(PP04) The High-Q Club
Performance Analysis and Optimization
TimeTuesday, June 26th3:15pm - 3:45pm
DescriptionThis poster summarises knowledge gained from running and tuning highly-scalable applications on JUQUEEN, the IBM Blue Gene/Q at Jülich Supercomputing Centre. The ability to execute successfully on all 458,752 cores with up to 1.8 million processes or threads could qualify codes for the High-Q Club, which serves as a showcase for diverse codes effectively defining a collection of the highest scaling codes on JUQUEEN. The intention was to encourage other application developers to invest in tuning and scaling their codes while identifying the necessary aspects for that goal. At the close of this era with the decommissioning of JUQUEEN in spring 2018, it is timely to compare the characteristics of the 32 High-Q Club member codes, considering their strong and/or weak scaling, exploitation of hardware threading, and whether/how intra-node multi-threading is employed combined with message-passing.

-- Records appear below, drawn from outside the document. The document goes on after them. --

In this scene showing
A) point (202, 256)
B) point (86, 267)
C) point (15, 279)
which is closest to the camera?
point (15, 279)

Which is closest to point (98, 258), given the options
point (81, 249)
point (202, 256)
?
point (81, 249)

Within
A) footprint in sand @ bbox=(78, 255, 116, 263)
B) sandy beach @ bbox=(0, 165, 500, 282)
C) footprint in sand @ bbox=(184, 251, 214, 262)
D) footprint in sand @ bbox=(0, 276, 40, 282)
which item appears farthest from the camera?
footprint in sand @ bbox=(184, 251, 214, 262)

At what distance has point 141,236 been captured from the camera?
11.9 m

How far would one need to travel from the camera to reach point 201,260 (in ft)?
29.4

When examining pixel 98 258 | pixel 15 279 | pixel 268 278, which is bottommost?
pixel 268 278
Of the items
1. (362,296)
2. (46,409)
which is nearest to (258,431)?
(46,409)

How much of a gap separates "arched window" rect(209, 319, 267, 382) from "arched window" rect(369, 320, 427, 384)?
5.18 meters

Standard programming languages and MPI combined with
multi-threading was found to be sufficient, and provided a straightforward migration path for application developers supported by scalable tools and optimised libraries which has also delivered performance and scalability benefits on diverse HPC computing systems. Obstacles for scaling such as inefficient use of limited compute node memory and file I/O are identified as key governing factors. Details are discussed in a review article [DOI: 10.14529/js180104]. Overall, the analysis provides guidance as to how applications may (need to) be designed or adapted to exploit expected exa-scale computer systems, although there are likely to be significant additional aspects such as processor heterogeneity and variability. We are considering how the High-Q Club should evolve for assessing extremely scalable applications on successor leadership computer systems, and invite suggestions from the HPC community.